▶ **Given entries**:
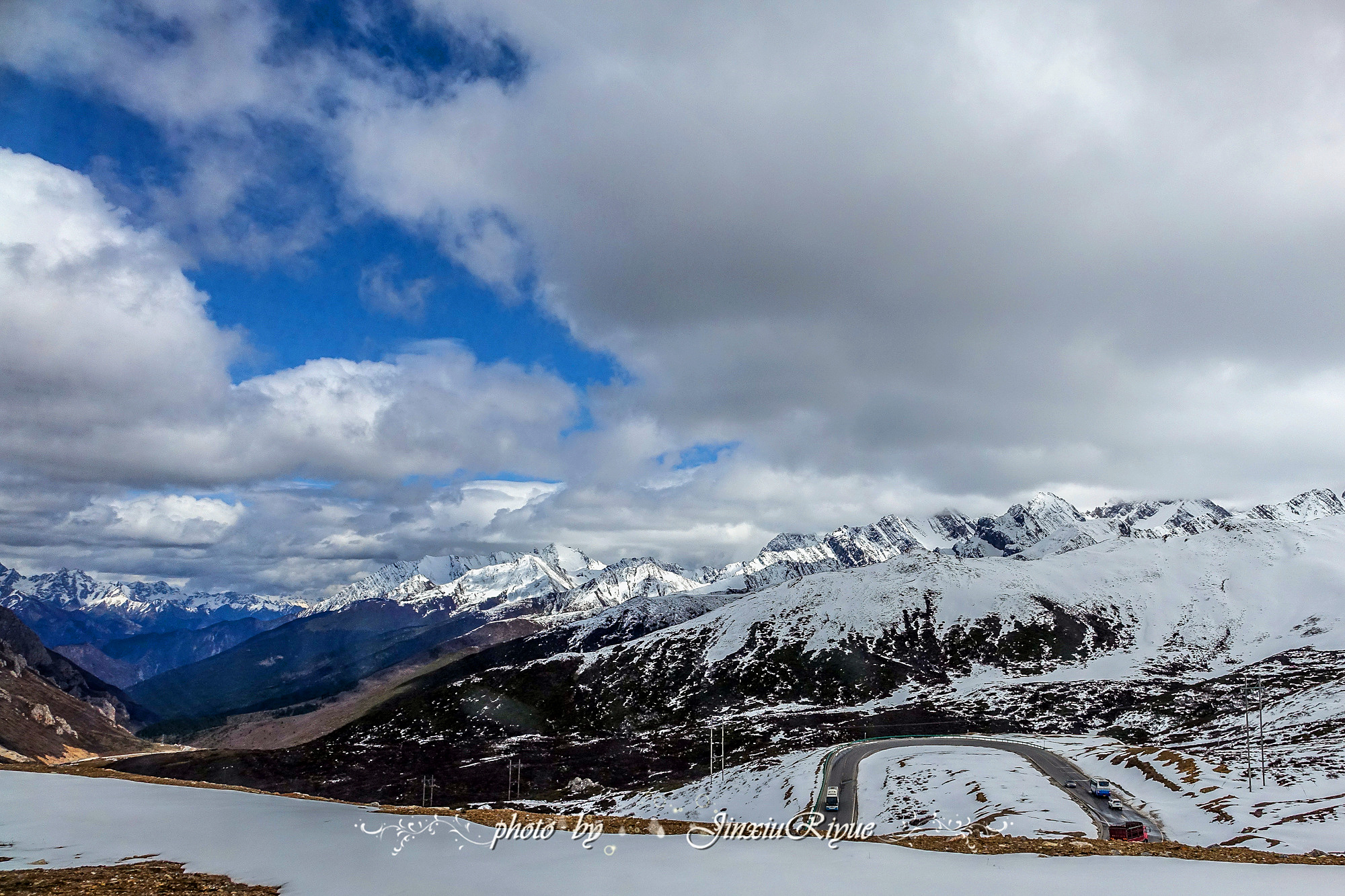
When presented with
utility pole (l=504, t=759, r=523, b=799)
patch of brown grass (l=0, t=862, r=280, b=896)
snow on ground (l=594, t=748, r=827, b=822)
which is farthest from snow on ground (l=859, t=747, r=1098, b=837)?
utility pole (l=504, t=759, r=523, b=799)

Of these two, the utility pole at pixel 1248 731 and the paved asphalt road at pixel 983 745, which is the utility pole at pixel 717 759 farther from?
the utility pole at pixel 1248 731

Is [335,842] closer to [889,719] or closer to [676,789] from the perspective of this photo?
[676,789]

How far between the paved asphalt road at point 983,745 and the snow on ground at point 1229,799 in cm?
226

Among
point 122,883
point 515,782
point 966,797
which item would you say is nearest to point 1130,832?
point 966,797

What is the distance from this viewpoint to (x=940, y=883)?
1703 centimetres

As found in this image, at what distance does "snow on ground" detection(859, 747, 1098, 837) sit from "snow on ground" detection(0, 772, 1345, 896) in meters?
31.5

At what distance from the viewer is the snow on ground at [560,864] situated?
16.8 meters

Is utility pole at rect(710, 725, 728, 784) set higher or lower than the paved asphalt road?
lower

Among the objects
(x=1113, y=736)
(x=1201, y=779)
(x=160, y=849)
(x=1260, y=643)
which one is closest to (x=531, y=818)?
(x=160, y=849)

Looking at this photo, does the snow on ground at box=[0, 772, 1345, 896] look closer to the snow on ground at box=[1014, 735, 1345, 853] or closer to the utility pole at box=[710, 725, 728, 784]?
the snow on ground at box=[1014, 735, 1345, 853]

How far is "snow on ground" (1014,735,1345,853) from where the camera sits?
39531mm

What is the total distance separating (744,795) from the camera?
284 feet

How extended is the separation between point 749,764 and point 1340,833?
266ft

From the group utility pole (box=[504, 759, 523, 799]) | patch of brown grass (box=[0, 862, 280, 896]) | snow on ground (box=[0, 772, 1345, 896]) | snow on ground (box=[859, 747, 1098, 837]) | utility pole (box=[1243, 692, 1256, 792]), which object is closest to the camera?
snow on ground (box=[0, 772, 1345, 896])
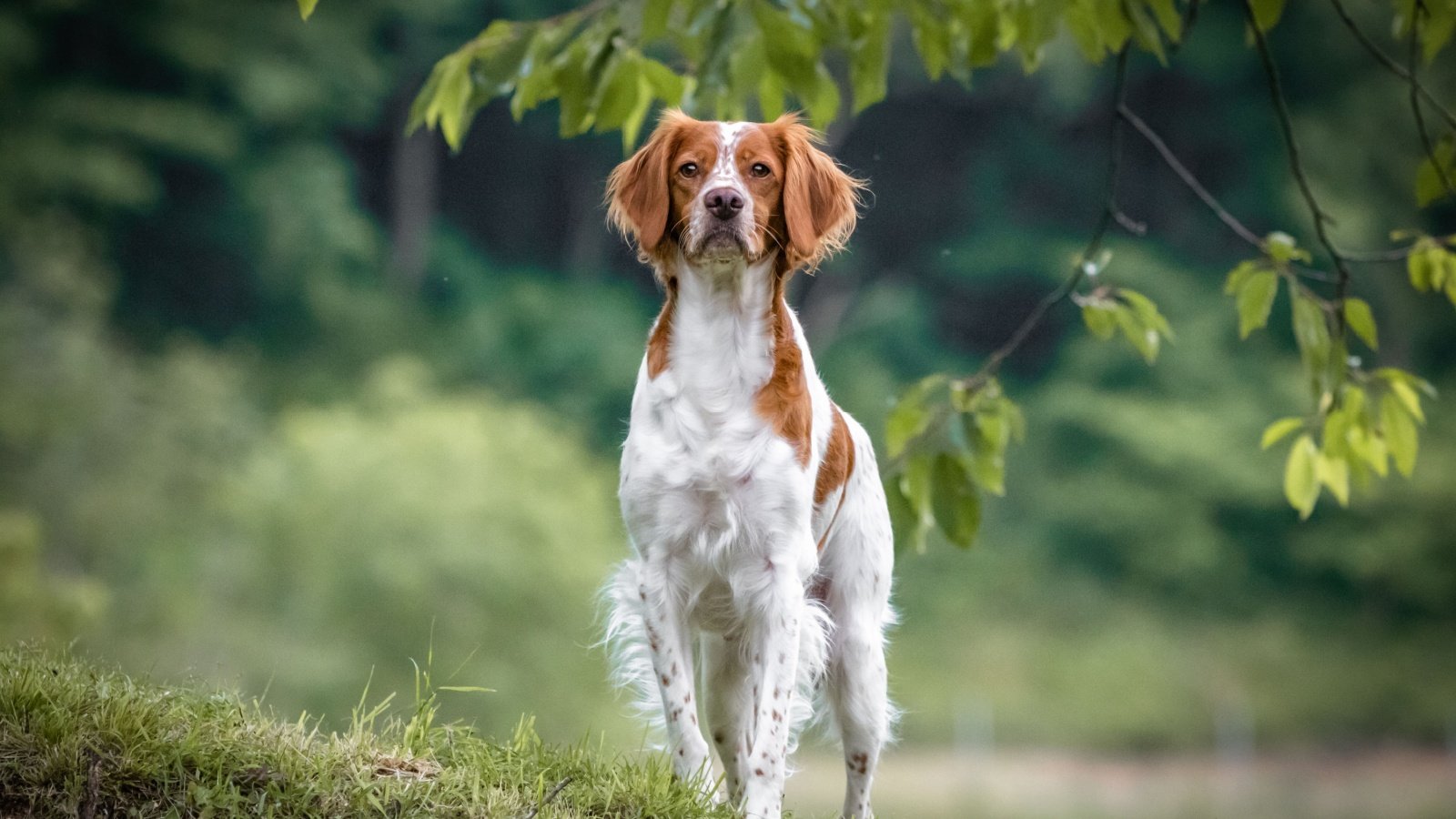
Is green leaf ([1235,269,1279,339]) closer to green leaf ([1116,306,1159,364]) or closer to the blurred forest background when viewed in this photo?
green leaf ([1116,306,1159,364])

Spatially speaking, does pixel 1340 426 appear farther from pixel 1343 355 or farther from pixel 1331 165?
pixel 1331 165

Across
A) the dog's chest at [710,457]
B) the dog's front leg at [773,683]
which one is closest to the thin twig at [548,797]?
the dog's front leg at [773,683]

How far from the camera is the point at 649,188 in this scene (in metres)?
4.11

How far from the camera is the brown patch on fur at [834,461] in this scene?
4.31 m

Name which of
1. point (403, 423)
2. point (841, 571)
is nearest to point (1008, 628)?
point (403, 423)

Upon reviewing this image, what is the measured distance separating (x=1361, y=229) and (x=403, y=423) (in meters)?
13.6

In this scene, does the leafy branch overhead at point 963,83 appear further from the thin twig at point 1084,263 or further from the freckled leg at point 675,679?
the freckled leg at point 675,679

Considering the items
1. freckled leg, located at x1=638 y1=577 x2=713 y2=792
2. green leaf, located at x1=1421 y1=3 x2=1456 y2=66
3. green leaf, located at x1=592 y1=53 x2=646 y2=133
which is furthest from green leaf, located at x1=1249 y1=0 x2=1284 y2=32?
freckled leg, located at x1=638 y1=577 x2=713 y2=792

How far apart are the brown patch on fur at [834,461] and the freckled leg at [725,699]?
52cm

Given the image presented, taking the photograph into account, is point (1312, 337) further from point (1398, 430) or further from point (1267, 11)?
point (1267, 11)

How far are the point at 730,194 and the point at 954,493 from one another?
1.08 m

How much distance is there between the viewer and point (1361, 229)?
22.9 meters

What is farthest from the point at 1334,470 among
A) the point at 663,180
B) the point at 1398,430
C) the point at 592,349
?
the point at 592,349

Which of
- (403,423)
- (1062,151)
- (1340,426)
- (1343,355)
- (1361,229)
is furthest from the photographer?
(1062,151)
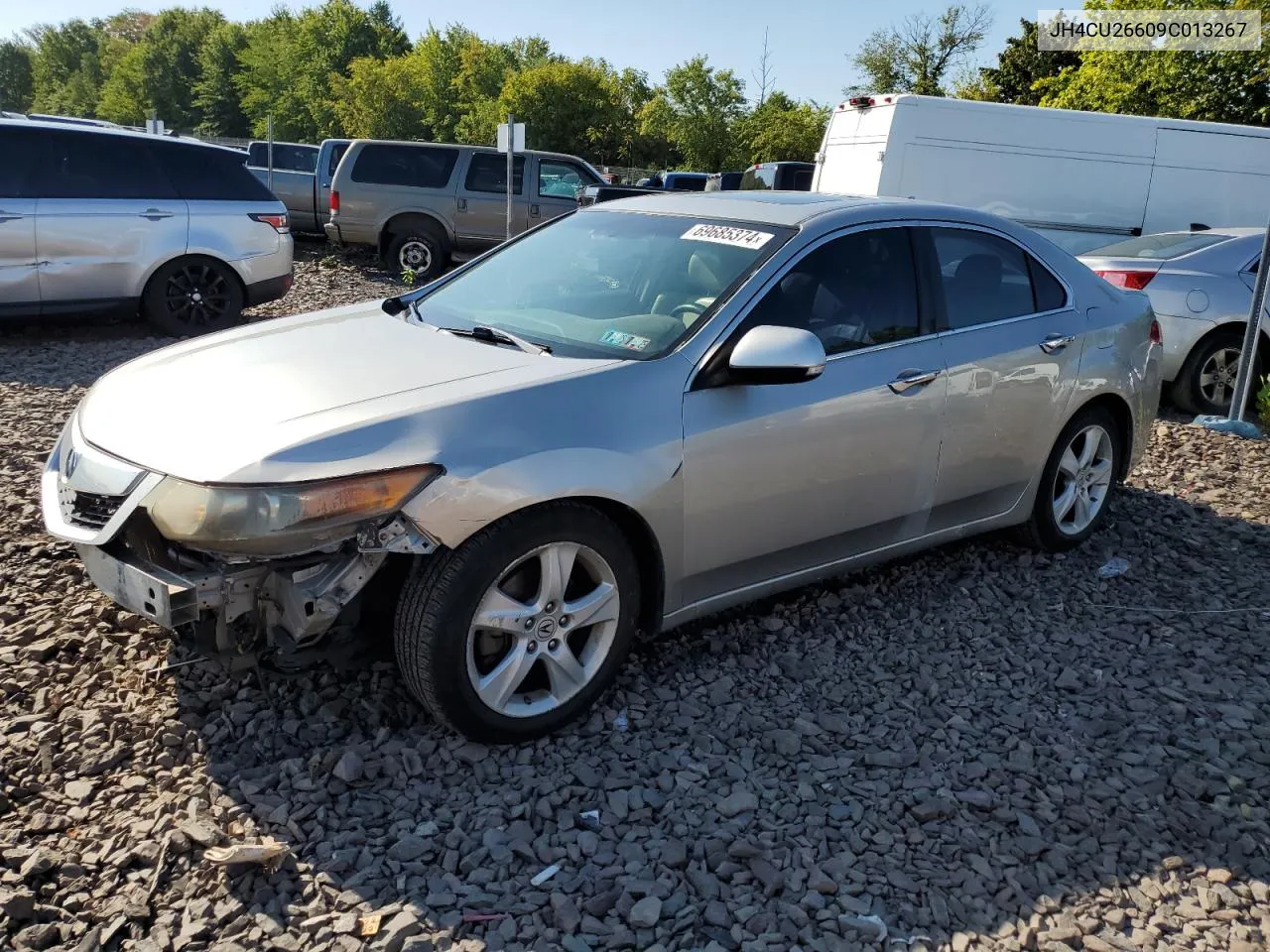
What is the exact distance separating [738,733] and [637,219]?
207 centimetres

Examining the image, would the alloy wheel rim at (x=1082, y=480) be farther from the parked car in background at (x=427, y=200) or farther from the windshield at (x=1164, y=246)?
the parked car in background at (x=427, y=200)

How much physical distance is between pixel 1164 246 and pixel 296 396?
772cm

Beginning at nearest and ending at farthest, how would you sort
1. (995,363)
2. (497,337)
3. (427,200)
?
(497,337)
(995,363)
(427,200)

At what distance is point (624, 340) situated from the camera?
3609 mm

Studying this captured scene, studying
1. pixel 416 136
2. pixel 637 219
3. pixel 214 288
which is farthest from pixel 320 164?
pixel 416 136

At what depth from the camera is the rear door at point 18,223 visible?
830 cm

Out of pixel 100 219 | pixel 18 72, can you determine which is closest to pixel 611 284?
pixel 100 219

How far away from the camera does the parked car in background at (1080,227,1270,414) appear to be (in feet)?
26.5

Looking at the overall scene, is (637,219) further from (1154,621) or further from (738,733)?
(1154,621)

▶ **Short task**: What needs duplicating is the run of lines from the one containing "Examining the image, would" through the last line of the entries above, exact and complete.

▶ **Exercise response**:
Examining the image, would the alloy wheel rim at (x=1082, y=480) be farther from the parked car in background at (x=427, y=200) or farther from the windshield at (x=1164, y=246)?
the parked car in background at (x=427, y=200)

How much physical distance is between pixel 1164 246 and pixel 296 396?
772cm

Beginning at nearest and ending at farthest, how would you sort
1. (995,363)
2. (497,337)
3. (427,200)
?
(497,337)
(995,363)
(427,200)

At what distance is point (624, 340) situated from the camera?
3609 mm

Studying this captured scene, studying
1. pixel 416 136
2. pixel 637 219
3. pixel 214 288
which is farthest from pixel 320 164?
pixel 416 136

At what depth from the camera is the rear door at point 18,223 visible?
830 cm

Out of pixel 100 219 | pixel 18 72, can you determine which is closest to pixel 611 284?
pixel 100 219

How far away from the camera does the parked car in background at (1080,227,1270,414) appear to be (in feet)?
26.5

Looking at the overall scene, is (637,219) further from (1154,621) or further from (738,733)?
(1154,621)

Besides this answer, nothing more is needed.